Dictionary encoding is the most impactful for low-cardinality columns (like status, country, category). A dictionary page at the start lists all distinct values. Each data value is stored as a small integer index into the dictionary instead of the full string. A column with 10 million rows but only 50 distinct strings stores 10 million small integers instead of 10 million strings.

Dictionary encoding is like replacing every occurrence of a person’s full name in a document with their employee number. “Maria Rodriguez Martinez” (20 bytes) becomes “42” (2 bytes) everywhere in the document. A lookup table at the front maps 42 → “Maria Rodriguez Martinez.” For a document that mentions her 10,000 times, the savings are enormous.

Run-length encoding (RLE) compresses runs of repeated values. Delta encoding stores the differences between consecutive values. Encoding is applied before compression—the combination of encoding and compression means a Parquet file is often 5–10× smaller than an equivalent CSV.


Spark’s vectorized Parquet reader

Spark includes a vectorized Parquet reader that reads column data in batches of rows (typically 4096) rather than one row at a time. Instead of decoding row 1, passing it to the operator above, then decoding row 2, the vectorized reader fills a column vector for 4096 rows at once, then passes the whole batch up.

This aligns with how CPUs work: operating on arrays of the same type is cache-friendly, SIMD-vectorizable, and avoids the per-row method call overhead of the Volcano model. Filtering can be applied to a whole batch at once—check all 4096 values of amount against > 1000 in a single tight loop.


Bloom filters: precise row-group skipping for point lookups

Min/max statistics work well for range filters and sorted data but not for point lookups on unsorted columns. If you’re looking for user_id = 'abc123' and the column isn’t sorted, every row group’s min/max range will include all possible user IDs—statistics can’t help.

Parquet supports bloom filters at the column chunk level: a probabilistic data structure that answers “is this value definitely not in this column chunk?” with no false negatives. For a point lookup, Spark reads the bloom filter for each row group, checks whether the target value could be present, and skips row groups where the bloom filter says “definitely not present.”

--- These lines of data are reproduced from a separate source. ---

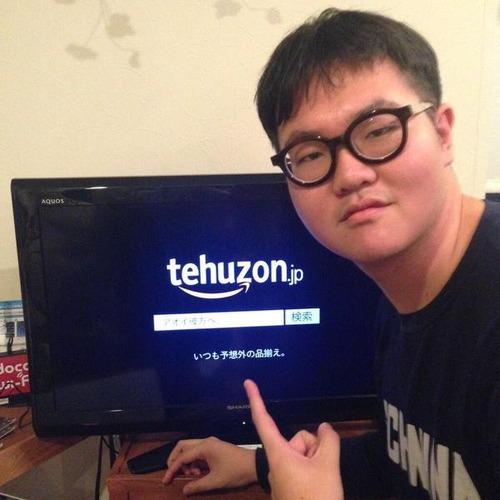 Tehu_gendai (5)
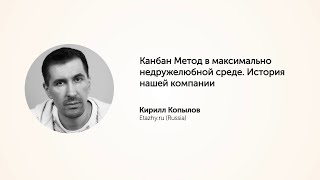 KEA20: Канбан Метод в максимально недружелюбной среде. История нашей компании. Кирилл Копылов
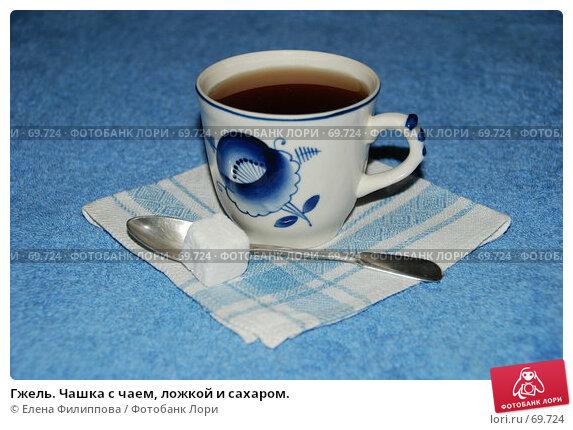 Гжель. Чашка с чаем, ложкой и сахаром., фото № 69724, снято 9 августа 2007 г. (c) Елена Филиппова / Фотобанк Лори
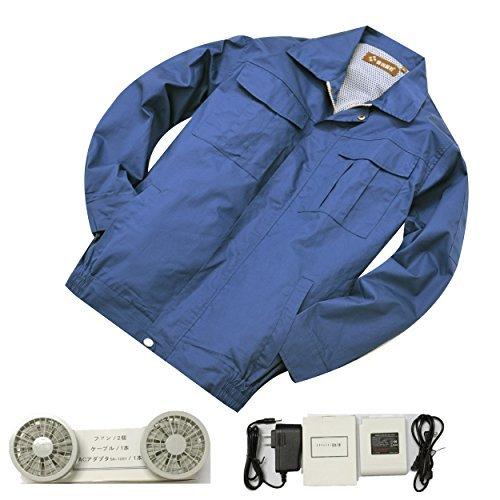 空調服 作業服 ブルゾン 空調服+リチウムセット グレー 迷彩 ブルー3サイズ選択可 B01H3F49KG L|ブルー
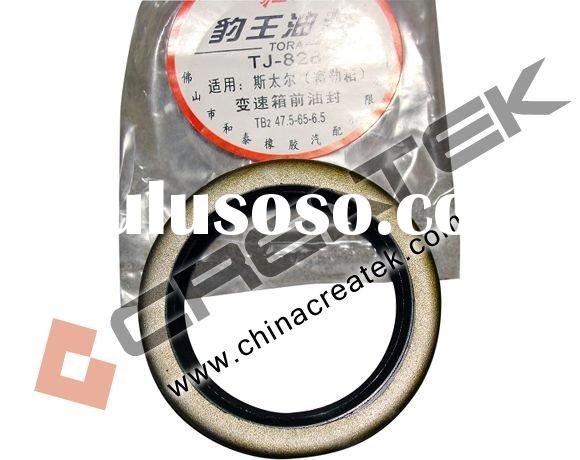 HOWO   FRONT OIL SEAL OF GEARBOX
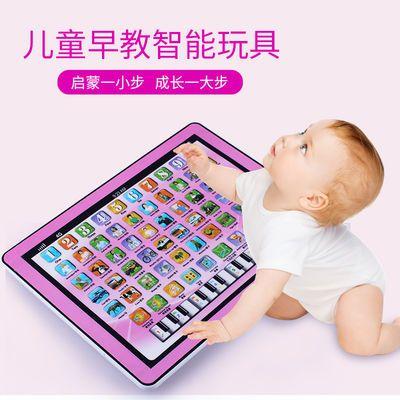 幼儿童早教机点读书小孩点读发声书益智女孩学习有声读物宝宝玩具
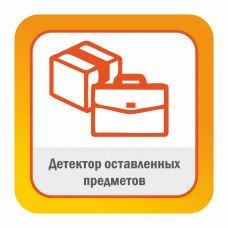 Модуль ПО Детектор оставленных предметов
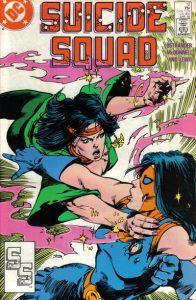 Suicide Squad #12 (1988)
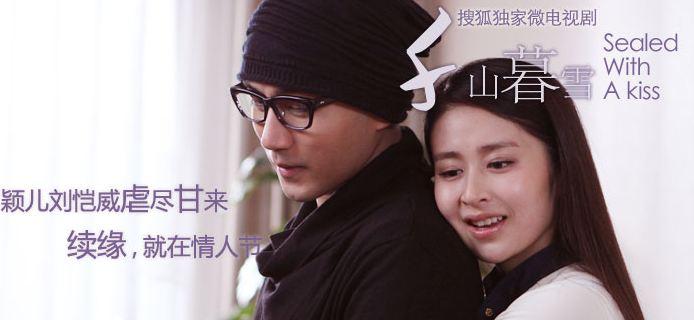 Сериалы тайваньские-2 ;) - Страница 20 Capture1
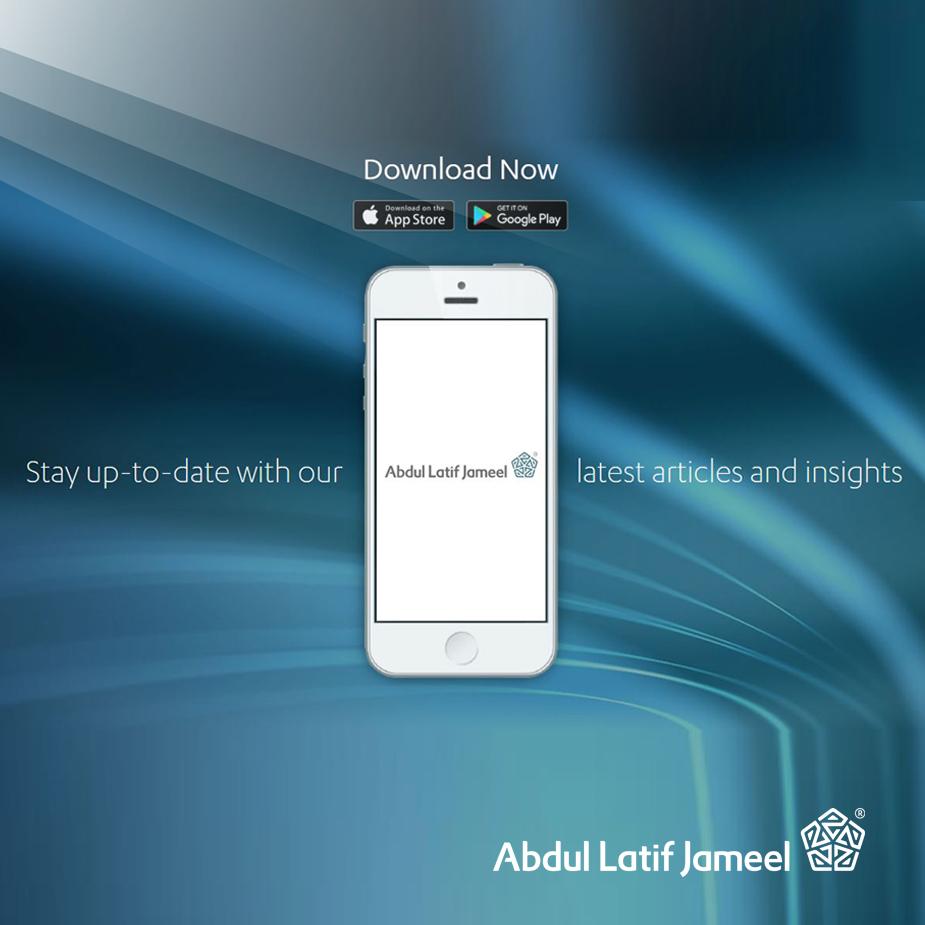 قم بتنزيل تطبيق ALJ Insights!
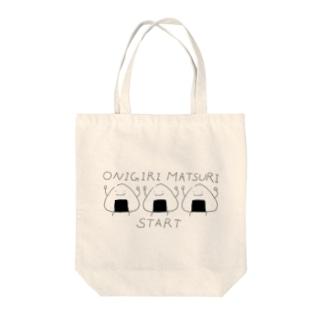 ONIGIRI MATSURI -START- Tote bags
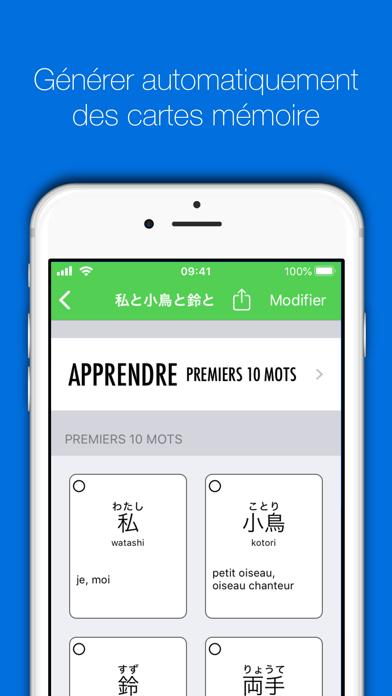 Screenshot #3 pour Nihongo Dictionnaire japonais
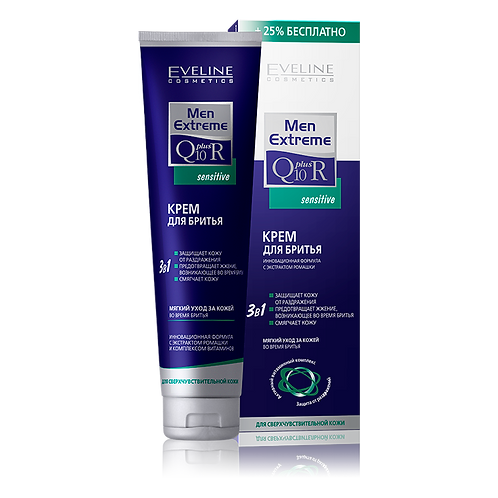 Men Extreme Q10+R Sensitive Крем для бритья 3в1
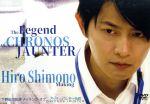 下野紘の軌跡 メイキング・オブ クロノス・ジョウンターの伝説(通常)(DVD)
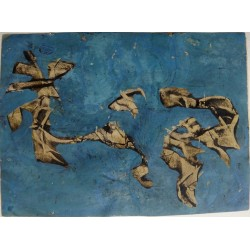Simon HANTAI - Original drawing : Spatial composition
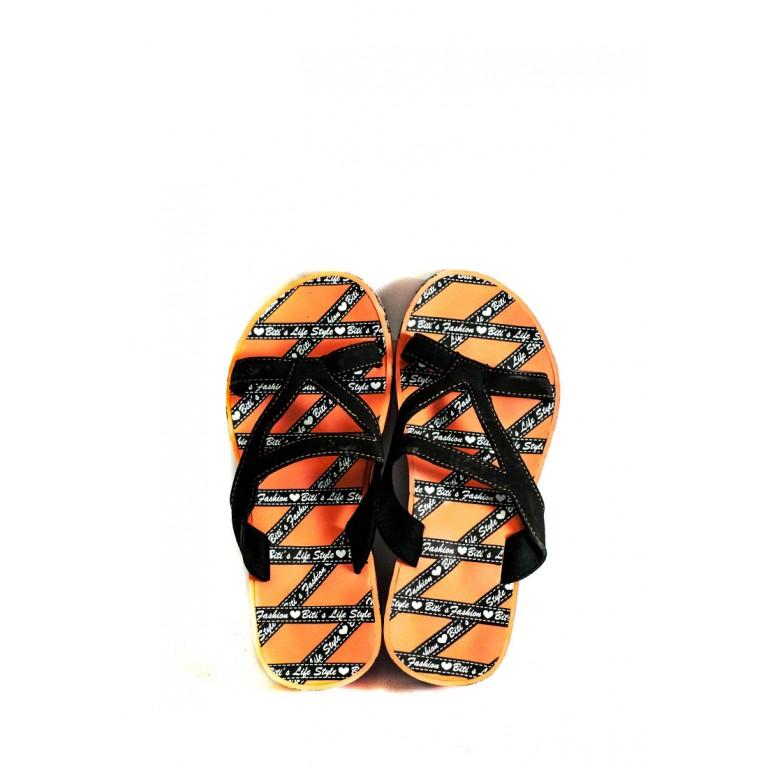 Шлепанцы женские Bitis BMM-15906 оранжевые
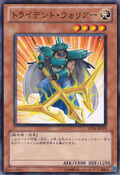 TridentWarrior-YSD6-JP-C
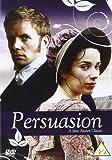 Persuasion : Complete ITV Adaptation [2007] [DVD]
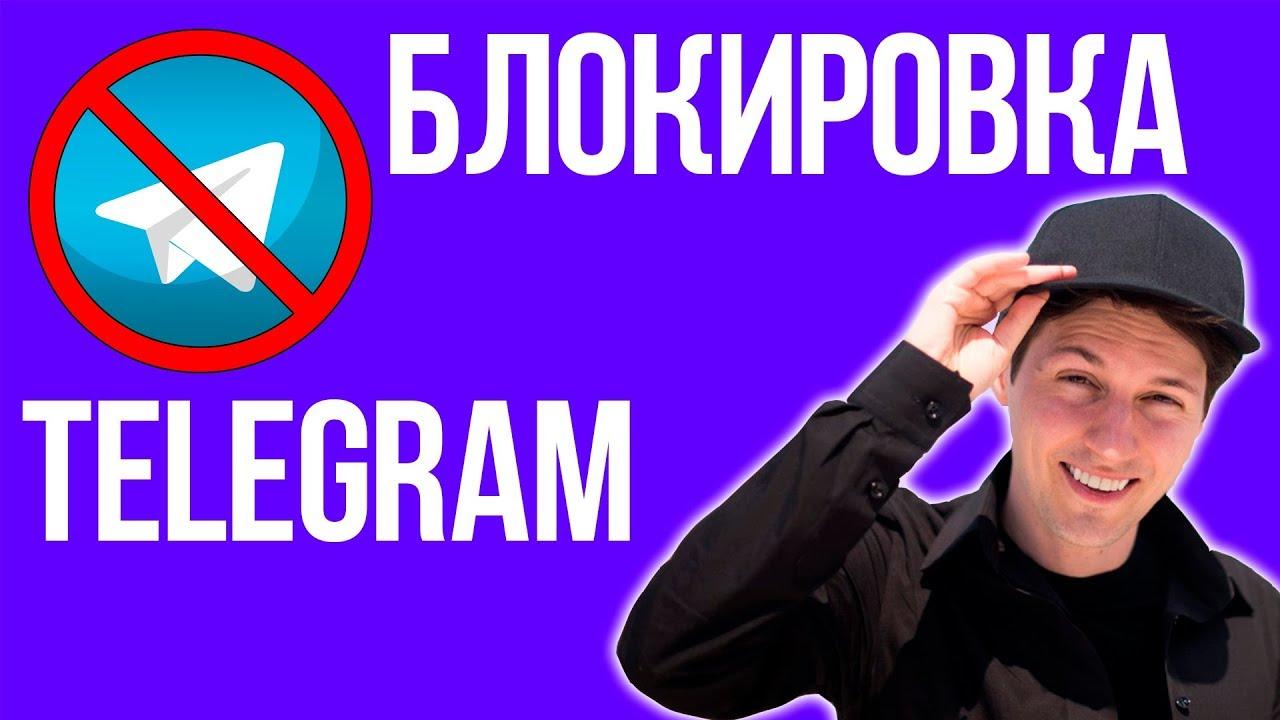 Телеграм заблокировали: Да здравствует Телеграм! Результат опроса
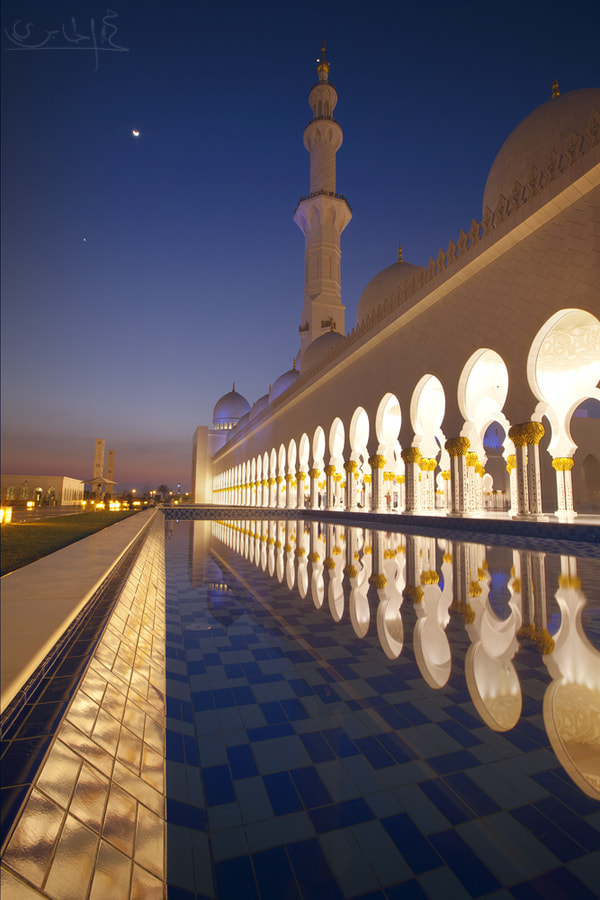 Photograph Sheikh Zayed Mosque by Mohamed Al Jaberi on 500px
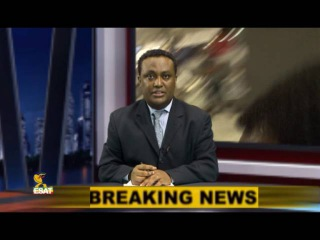 ESAT DC Breaking News Sun 31 July 2016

A bloom filter is like a nightclub bouncer with a list. The bouncer can say with certainty “that name is NOT on the list” (skip the row group). But the bouncer occasionally says “that name might be on the list” even when it isn’t (a false positive)—in that case you still go inside to check. False negatives are impossible; occasional false positives are acceptable.


Bringing it together

Parquet is a columnar, row-group-partitioned format built for the access patterns of analytic queries. The file is organized into row groups (horizontal slices of rows), each containing column chunks (vertical slices by column), each split into pages (the unit of compression). The file footer holds the complete map of all row groups and column chunk statistics, readable in one small I/O. Projection pushdown lets Spark read only the columns the query uses, skipping all others at the byte level. Predicate pushdown uses min/max statistics to skip entire row groups that can’t contain matching rows. Dictionary and delta encoding shrink data before compression. The vectorized reader processes data in column-oriented batches for CPU efficiency. Bloom filters extend row-group skipping to point lookups on unsorted high-cardinality columns. Together, these mechanisms mean that a Parquet-backed query reading 2 columns from a 500-column table with a selective filter may read less than 1% of the file’s bytes—making Parquet the format of choice for fast analytics on large datasets.